Imagine that the equation is written in the form x²+ax+y²+by=c. This can be rewritten as (x+0.5a)²-0.25a²+(y+0.5b)²-0.25b²=c, then as (x+0.5a)²+(y+0.5b)²=0.25a²+0.25b²+c, where 0.25a²+0.25b²+c=r². This technique is called *completing the square*.

The equation of an ellipse is of the form x²/a²+y²/b²=1. The centre of this ellipse is at (0,0), so the foci can be denoted by (-α,0) and (α,0). The lines d_{1} and d_{2} connect the foci to a point on the ellipse. The sum of the lengths of these lines is constant, so let us consider the points where the ellipse crosses the positive axes. At (a,0), d_{1}=a+α and d_{2}=a-α. Therefore, d_{1}+d_{2}=2a. At (0,b), d_{1}=d_{2}=√(α²+b²). Therefore, d_{1}+d_{2}=2√(α²+b²). Combining the equations gives 2a=2√(α²+b²), and rearranging gives α=√(a²-b²). Another equation is α=a∊, where ∊ denotes the eccentricity.

The equation of a hyperbola is of the form x²/a²-y²/b²=1. Rearranging this gives y=(b/a)√(x²-a²). The hyperbola gets closer to the asymptotes (The lines it does not cross) as x→∞ or -∞. There, √(x²-a²)≈√(x²), which in turn equals x or -x. As our hyperbola is centred at (0,0), the gradients of the asymptotes are therefore b/a and -b/a. A hyperbola is rectangular if a=b.
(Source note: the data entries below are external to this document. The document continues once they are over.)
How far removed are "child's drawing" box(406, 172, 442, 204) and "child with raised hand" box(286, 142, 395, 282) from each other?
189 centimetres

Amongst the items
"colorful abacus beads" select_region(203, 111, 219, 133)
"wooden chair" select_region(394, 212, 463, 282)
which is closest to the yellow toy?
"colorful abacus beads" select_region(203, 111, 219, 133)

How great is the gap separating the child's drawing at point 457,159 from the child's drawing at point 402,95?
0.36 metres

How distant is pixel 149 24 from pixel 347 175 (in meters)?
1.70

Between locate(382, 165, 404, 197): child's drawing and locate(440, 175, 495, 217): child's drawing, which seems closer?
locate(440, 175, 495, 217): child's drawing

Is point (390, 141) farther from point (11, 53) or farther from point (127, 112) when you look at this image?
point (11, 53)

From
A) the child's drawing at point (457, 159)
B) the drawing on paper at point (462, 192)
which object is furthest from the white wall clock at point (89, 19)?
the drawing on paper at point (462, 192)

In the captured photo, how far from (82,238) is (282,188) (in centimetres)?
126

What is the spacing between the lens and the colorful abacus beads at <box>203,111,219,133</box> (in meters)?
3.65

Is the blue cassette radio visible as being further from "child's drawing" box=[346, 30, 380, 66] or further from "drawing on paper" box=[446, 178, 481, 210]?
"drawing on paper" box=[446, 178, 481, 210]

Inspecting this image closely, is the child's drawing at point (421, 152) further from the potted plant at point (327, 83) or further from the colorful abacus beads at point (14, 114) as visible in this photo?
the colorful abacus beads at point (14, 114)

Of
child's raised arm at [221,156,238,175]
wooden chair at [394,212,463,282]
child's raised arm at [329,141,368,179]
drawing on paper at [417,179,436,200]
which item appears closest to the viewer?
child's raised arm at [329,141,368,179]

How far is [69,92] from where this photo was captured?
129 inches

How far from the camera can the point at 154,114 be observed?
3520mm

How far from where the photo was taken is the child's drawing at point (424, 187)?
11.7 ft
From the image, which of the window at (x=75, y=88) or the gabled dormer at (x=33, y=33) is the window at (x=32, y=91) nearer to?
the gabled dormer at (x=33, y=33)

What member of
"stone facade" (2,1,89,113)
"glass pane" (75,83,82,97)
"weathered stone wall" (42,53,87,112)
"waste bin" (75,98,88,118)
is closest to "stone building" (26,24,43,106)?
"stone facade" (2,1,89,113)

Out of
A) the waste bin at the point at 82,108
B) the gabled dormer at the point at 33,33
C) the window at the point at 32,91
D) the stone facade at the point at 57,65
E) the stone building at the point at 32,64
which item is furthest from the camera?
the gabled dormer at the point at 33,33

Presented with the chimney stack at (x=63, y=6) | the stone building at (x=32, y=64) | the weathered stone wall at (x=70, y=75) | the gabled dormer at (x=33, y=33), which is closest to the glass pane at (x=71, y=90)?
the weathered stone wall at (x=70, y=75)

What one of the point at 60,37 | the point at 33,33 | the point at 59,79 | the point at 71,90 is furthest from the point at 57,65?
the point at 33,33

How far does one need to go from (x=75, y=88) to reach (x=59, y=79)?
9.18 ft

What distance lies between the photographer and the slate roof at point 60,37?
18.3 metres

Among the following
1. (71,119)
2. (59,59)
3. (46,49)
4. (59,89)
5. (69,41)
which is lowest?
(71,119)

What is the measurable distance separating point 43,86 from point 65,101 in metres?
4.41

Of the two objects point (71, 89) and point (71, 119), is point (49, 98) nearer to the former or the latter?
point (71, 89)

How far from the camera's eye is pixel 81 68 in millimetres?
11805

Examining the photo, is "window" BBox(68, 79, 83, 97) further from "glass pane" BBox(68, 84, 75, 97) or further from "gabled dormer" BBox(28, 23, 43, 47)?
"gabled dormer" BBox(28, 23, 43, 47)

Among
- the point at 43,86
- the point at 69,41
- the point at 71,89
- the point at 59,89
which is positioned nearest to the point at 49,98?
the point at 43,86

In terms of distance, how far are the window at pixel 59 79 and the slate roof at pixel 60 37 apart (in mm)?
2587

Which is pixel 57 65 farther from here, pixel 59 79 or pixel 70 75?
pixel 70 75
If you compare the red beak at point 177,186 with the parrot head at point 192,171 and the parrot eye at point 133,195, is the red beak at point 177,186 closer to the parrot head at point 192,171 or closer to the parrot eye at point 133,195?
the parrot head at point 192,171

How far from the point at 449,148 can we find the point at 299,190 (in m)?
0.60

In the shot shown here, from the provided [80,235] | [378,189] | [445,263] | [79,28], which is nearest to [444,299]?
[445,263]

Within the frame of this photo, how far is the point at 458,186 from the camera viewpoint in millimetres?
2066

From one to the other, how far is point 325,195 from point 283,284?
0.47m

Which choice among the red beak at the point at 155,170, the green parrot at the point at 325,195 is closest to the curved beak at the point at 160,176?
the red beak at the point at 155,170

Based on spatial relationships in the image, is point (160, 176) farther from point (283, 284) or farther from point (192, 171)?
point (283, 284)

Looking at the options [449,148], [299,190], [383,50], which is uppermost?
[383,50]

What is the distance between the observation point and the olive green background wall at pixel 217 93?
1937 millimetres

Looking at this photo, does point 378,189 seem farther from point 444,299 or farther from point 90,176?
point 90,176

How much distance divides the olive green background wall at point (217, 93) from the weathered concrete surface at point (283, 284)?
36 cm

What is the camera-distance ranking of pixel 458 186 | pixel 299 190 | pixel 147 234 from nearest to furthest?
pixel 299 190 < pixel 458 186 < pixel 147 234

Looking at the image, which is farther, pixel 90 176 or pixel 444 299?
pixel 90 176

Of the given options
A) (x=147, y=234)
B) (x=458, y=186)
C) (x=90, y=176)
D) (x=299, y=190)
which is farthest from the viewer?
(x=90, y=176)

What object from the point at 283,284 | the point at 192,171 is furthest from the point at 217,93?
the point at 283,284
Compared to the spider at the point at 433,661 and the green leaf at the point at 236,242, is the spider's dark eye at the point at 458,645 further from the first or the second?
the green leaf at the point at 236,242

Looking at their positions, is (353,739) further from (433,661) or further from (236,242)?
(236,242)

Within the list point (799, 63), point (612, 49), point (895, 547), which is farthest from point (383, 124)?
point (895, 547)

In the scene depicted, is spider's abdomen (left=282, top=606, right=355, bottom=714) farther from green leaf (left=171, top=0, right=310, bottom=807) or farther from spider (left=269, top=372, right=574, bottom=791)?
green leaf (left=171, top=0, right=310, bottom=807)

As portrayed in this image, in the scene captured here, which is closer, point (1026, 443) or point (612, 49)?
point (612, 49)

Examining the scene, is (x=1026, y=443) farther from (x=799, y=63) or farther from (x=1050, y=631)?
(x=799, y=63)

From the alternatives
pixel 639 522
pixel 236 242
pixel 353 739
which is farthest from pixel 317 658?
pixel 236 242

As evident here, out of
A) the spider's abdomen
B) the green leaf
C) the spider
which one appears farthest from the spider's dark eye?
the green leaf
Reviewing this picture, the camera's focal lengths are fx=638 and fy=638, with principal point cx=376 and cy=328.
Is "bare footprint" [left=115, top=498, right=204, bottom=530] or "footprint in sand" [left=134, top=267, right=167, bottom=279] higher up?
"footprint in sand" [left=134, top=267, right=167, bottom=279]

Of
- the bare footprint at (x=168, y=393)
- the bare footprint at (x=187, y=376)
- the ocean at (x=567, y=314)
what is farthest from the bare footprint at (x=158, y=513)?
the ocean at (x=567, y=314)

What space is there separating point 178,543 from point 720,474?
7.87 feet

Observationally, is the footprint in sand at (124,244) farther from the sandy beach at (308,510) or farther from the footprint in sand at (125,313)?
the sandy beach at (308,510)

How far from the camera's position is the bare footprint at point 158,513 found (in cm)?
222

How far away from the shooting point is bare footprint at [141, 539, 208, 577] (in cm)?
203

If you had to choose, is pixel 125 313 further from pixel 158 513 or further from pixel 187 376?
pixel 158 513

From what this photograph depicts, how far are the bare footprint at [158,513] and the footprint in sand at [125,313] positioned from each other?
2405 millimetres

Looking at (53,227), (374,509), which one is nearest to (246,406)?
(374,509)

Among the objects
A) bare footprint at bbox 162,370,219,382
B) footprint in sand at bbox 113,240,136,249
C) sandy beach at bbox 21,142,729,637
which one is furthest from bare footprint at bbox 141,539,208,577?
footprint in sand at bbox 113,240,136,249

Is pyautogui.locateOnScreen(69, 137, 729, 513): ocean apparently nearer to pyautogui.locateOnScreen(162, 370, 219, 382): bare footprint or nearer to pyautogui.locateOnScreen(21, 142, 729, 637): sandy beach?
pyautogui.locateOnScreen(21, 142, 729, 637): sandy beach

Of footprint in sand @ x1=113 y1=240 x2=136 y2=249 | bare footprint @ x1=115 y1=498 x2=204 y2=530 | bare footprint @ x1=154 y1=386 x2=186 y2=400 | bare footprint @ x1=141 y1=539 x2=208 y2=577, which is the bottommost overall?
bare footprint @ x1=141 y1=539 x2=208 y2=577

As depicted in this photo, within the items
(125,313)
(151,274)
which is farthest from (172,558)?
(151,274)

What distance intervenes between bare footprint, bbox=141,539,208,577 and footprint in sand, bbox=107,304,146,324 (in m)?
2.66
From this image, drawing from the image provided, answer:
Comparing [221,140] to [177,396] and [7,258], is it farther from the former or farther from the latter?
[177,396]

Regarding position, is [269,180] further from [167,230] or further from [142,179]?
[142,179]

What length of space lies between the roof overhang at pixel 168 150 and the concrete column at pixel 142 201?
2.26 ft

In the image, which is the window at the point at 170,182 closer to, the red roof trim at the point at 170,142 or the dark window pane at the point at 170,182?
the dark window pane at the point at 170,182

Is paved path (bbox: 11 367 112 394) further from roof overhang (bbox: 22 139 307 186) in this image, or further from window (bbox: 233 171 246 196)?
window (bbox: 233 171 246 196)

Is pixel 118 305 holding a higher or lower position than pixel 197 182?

To find the intersection(s) of two lines, one can start by writing both equations in terms of the same variable, for example x. This gives equations of the form x=f_{1}(y) and x=f_{2}(y). If two quantities both equal x (or the same function of x), they must also be equal to each other. Therefore, f_{1}(y)=f_{2}(y). Now write this equation in terms of y. This technique only works where both the x and y values are the same for both lines, so one now has the y coordinate(s) of the intersection(s). Finally, substitute for y in either of the original equations to find the x coordinate(s).